Underlining is a common task in Word, and easily done, but what if you need to overline (also called overscore or overbar), some text? Overlining is common in scientific fields, but there are various reasons for overlining text. However, Word doesn’t make it easy.
You can apply overlining to your text in Word using a field code or the equation editor, or you can add a paragraph border to the top of the text.
Using a Field Code
First, we’ll show you how to use a field code to apply overlining to text. Open an existing or new document in Word and place the cursor where you want to put the text with overlining. Press “Ctrl + F9” to insert field code brackets, which are highlighted in gray. The cursor is automatically placed in between the brackets.
Enter the following text between the brackets.
EQ \x \to()
NOTE: There is a space between “EQ” and “\x” and between “\x” and “\t()”. “EQ” is the field code used to create an equation and the “\x” and “\to” are switches used to format the equation or text. There are other switches you can use in the EQ field code, including ones that apply bottom, right, left, and box borders to the equation or text.
Put the cursor between the parentheses and enter the text you want to overline.
To display this as text rather than a field code, right-click anywhere in the field code and select “Toggle Field Codes” from the popup menu.
The text you entered into the field code displays with a line above it. When the field code displays as normal text, you can highlight it and apply various formatting to it, such as font, size, bold, color, etc.
NOTE: To display the field code again, simply right-click in the text and select “Toggle Field Codes” again. When you put the cursor in text generated from using a field code, the text is highlighted in gray, just like the field code.
If you want the line to extend beyond either end of the text, add spaces when entering the text into the field code. This is useful for creating lines with names under them for signing official documents.
Field codes work in all versions of Word, for both Windows and Mac.
Using the Equation Editor
You can also apply overlining to text using the equation editor. To do so, click the “Insert” tab in your Word document.
In the “Symbols” section of the “Insert” tab, click “Equation”.
The “Design” tab under “Equation Tools” displays. In the “Structures” section, click “Accent” to access various accents you can apply to the top of the text in the equation. There are two different accents you can use. Select either the “Bar” under “Accents” on the drop-down menu…
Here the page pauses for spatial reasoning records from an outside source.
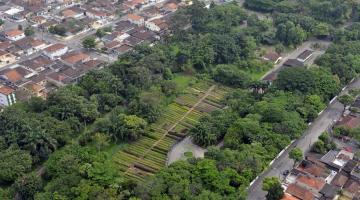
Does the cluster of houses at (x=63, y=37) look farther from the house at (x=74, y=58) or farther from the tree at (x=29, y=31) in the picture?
the tree at (x=29, y=31)

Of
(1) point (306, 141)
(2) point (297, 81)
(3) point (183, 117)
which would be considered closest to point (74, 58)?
(3) point (183, 117)

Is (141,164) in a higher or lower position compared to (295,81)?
lower

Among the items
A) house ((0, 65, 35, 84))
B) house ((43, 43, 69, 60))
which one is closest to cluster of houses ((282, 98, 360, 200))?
house ((0, 65, 35, 84))

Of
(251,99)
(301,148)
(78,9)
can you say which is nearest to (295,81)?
(251,99)

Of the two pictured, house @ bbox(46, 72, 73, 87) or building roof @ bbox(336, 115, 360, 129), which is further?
house @ bbox(46, 72, 73, 87)

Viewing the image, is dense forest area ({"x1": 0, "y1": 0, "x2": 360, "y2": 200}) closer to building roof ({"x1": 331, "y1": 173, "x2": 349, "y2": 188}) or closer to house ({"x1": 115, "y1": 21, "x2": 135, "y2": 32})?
building roof ({"x1": 331, "y1": 173, "x2": 349, "y2": 188})

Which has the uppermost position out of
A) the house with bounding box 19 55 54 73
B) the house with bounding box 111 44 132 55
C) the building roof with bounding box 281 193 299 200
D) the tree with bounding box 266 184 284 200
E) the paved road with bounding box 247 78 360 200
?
the tree with bounding box 266 184 284 200

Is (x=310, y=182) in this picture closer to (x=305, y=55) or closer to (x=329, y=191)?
(x=329, y=191)

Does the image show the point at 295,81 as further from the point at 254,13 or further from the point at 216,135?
the point at 254,13
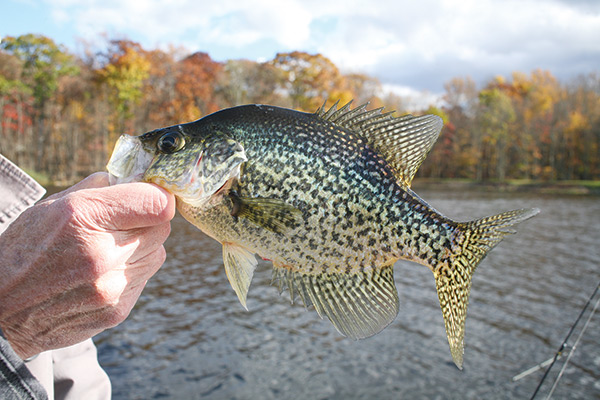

…or select the “Overbar” under “Overbars and Underbars”. The “Overbar” produces a slightly longer line above the text than the “Bar”.
The selected accent displays over the small dotted box in the equation object.
To enter your text, click on the dotted box to select it.
Type your text into the dotted box. The line extends to cover the text as you type.
Click outside of the equation object to view the finished “equation”, or overlined text.
Notice that when entering a hyphenated word or phrase into an equation in the Equation Editor, such as “How-To Geek”, there are spaces before and after the dash. That’s because it’s an equation and Word is treating the dash as a minus sign between two operands. If you would rather not have those spaces (or if you don’t have the Equation Editor installed), the first method above, or the following method, may work better for you.
Adding a Paragraph Border
Applying an overline to text can also be accomplished using paragraph borders. Type the text you want to overline into your Word document and make sure the “Home” tab is active on the ribbon bar. Click the down arrow on the “Borders” button in the “Paragraph” section of the “Home” tab.
Select “Top Border” from the drop-down menu.
The line above the paragraph extends from the left margin to the right margin. However, you can adjust the indents for that paragraph to shorten the line. To do this, you must make the ruler visible. Click the “View” tab.
In the “Show” section of the “View” tab, click the “Ruler” check box so there is a check mark in the check box.
To change the indents for the paragraph, put the cursor in the paragraph and put your mouse over one of the indent markers on the ruler. For this example, we’ll make the “Right Indent” bigger, shortening the line from the right.
NOTE: To move the left indent, put your mouse over the small box directly under the two small triangles on the left side of the ruler to move the triangles together. Do NOT move the triangles separately.
Click and drag the indent until the line is the length you want.
Release the mouse button when you’re done moving the indent. The line is now shorter.
Until Microsoft adds this capability as a regular feature, these methods provide ways around the limitation. They may not be as easy as highlighting text and clicking a single button, or pressing a shortcut key, but they’ll work in a pinch.